Wednesday, September 26, 2012

Btrfs: the good, the bad and the ugly

Tux
I have been testing btrfs on openSUSE 12.2 for nearly two weeks now, using it on my laptop daily and it seems to be nearly ready for use. There are however some things you have to take into account or everything can go wrong. I also encountered a bug, which I shall describe in this article.
First of all, the new openSUSE 12.2 installation runs very smoothly without any problems. It feels even a bit faster than before, but it is impossible to tell whether it is partly due to the btrfs filesystem or just due to the new build chain, new versions of software etc.
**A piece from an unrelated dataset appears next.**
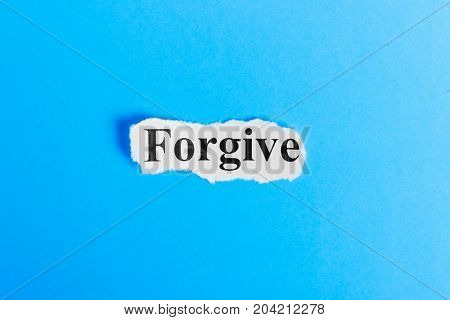 Forgive text on paper. Word Forgive on a piece of paper. Concept Image.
There are however some caveats for Linux in general one should really know about:

updatedb

If you are, like me, using snapshots on your brand new btrfs file system, do not forget to exclude those snapshots from updatedb, otherwise all your snapshots will be indexed separately, which can take a very long time. This problem is especially bad when you are e.g. using snapper op openSUSE to make snapshots automatically, since you will have 20 and more snapshots in no time. I filed a bug report on the openSUSE bug tracker, but there is no fix yet.
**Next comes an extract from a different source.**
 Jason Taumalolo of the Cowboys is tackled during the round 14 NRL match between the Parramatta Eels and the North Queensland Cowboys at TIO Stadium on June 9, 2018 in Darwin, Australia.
When your snapshots are in /.snapshots, you can fix it easily manually by adding /.snapshots to UPDATEDB_PRUNEPATHS in /etc/sysconfig/locate.

btrfsck

btrfsck is not like other fsck tools, so it will not exit immediately on a clean file system, but it will always check the file system! This is e.g. an issue on Ubuntu, where it slows down booting as seen in this bug report.
In fact, btrfs should be able to recover from a crash without a file system check in most cases and this tool should only be used when things are really broken. When that happens it is probably also a very good idea to read the Problem FAQ on the btrfs website.

A crash

After a crash of my computer I was not able to boot again due to a kernel oops in the btrfs module when trying to mount my root partition. I tried everything: btrfsck, mounting with read-only (ro) and recovery options, etc. but to no avail. The kernel kept panicking with
search_bitmap.irsa
remove_from_bitmap
btrfs_remove_free_space
at the beginning of the backtrace. I had backups but did not like the idea of reinstalling, so I went on Freenode IRC and luckily someone in the #btrfs channel there advised me
mount -o nospace_cache <device>
to destroy the free space caches, since they were probably corrupt. This worked!
The help I got on IRC was a positive experience of course, thanks to all the friendly guys there, but it is a sign of the shortcomings still present in btrfs that I have already encountered such a problem in the first two weeks I am using btrfs. It could be a rare case of course, I keep testing.

Conclusion

Btrfs has been in development for five years now and it is finally becoming mature. It seems to still contain annoying bugs, but recovery is possible and most bugs should be fixed by now. What is really required yet is a good integration in the Linux distributions. Some small changes can make the difference between btrfs being  regarded as experimental or btrfs finally becoming a mainstream file system.